Parlons maintenant des entrées.
D'abord, le gratin de citrouille "au jambon et aux crevettes". Il faut bien chercher les crevettes. De toute manière, il vaut mieux parler d'un gratin de béchamel parfumé à la citrouille, et encore, tant le cucurbitacée fait pâle figure, en quantité comme en saveur. De plus le fromage du dessus a un peu trop brûlé et a coulé sur les bords du ramequin. Ça fait négligé, d'autant que l'affaire est un peu froide, un peu chaude, « par place ». La note finale va être gratinée aussi, on le sent comme ça.
Les fritures créoles étaient mangeables mais passablement insignifiantes. Aucune originalité dans la présentation, une humeur de cumin dans les samoussas, puis le néant gustatif.
Déjà mal disposés, nous entamons les plats de résistance par le canard accompagné du maïs. Le plat est, autant le dire tout de suite, sans intérêt. La viande filandreuse et d'une pâleur sépulcrale n'a aucune espèce de tenue. La sauce est claire comme de l'eau, et en bouche les saveurs sont en veilleuse. Rien à voir avec le goût franc du collier au fumet incomparable d'un cari canard traditionnel exécuté dans les règle de l'art. Le "fameux" poulet certifié "la cour" présent à la carte sous-entendait-il les origines moins fermières de l'anatidé ?
Ce n'est pas la présence du maïs qui changera quoi que ce soit. Celui-ci est en effet aussi pâle en goût que le cari, et servi dans le plat par agglomérats collants, sans le moindre souci de faire bonne figure.

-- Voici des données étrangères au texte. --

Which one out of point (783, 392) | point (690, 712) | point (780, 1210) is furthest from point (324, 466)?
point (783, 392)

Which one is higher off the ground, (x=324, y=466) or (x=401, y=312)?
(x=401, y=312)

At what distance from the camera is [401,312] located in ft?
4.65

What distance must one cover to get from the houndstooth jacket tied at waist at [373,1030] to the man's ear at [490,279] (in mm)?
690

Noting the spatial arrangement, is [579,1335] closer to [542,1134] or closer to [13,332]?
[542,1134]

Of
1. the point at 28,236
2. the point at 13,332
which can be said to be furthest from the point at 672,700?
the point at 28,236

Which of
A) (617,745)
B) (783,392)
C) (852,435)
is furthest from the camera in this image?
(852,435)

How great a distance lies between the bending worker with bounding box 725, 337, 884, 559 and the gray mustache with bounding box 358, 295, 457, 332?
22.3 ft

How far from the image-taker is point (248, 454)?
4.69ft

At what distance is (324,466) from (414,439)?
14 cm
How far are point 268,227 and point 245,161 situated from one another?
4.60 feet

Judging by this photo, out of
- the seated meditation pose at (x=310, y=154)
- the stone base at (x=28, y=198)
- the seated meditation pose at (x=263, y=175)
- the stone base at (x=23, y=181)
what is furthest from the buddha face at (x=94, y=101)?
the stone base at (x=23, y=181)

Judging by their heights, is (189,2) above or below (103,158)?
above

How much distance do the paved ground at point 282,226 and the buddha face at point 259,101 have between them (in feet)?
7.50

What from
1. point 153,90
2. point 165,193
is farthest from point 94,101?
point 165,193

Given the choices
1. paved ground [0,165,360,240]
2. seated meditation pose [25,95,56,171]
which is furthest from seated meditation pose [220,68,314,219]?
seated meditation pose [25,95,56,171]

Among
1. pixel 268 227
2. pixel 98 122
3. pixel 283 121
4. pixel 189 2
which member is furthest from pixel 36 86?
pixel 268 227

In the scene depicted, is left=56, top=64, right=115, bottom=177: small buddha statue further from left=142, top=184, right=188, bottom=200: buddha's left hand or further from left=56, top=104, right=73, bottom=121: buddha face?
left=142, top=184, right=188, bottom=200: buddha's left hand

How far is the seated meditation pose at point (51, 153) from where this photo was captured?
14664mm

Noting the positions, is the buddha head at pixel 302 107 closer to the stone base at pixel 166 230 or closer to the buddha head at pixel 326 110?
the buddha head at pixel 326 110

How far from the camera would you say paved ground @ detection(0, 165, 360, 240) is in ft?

Le cari ti-Jacques boucané pour sa part est un scandale. Il a été oublié au feu, visiblement. L'ensemble est archi-roussi. Cela se voit déjà à l'oeil nu et la dégustation ne laisse aucune place au doute. Le ti-Jacques imprime une amertume trop présente sur la langue, retirant toute valeur à la préparation. Le boucané en lui-même est mangeable mais sans plus. L'ensemble suinte le gras jaune d'une huile bas de gamme chargée de safran­­­­. Rien à dire sur le riz, servi en grande quantité, ni sur les pois du Cap et les lentilles, standards.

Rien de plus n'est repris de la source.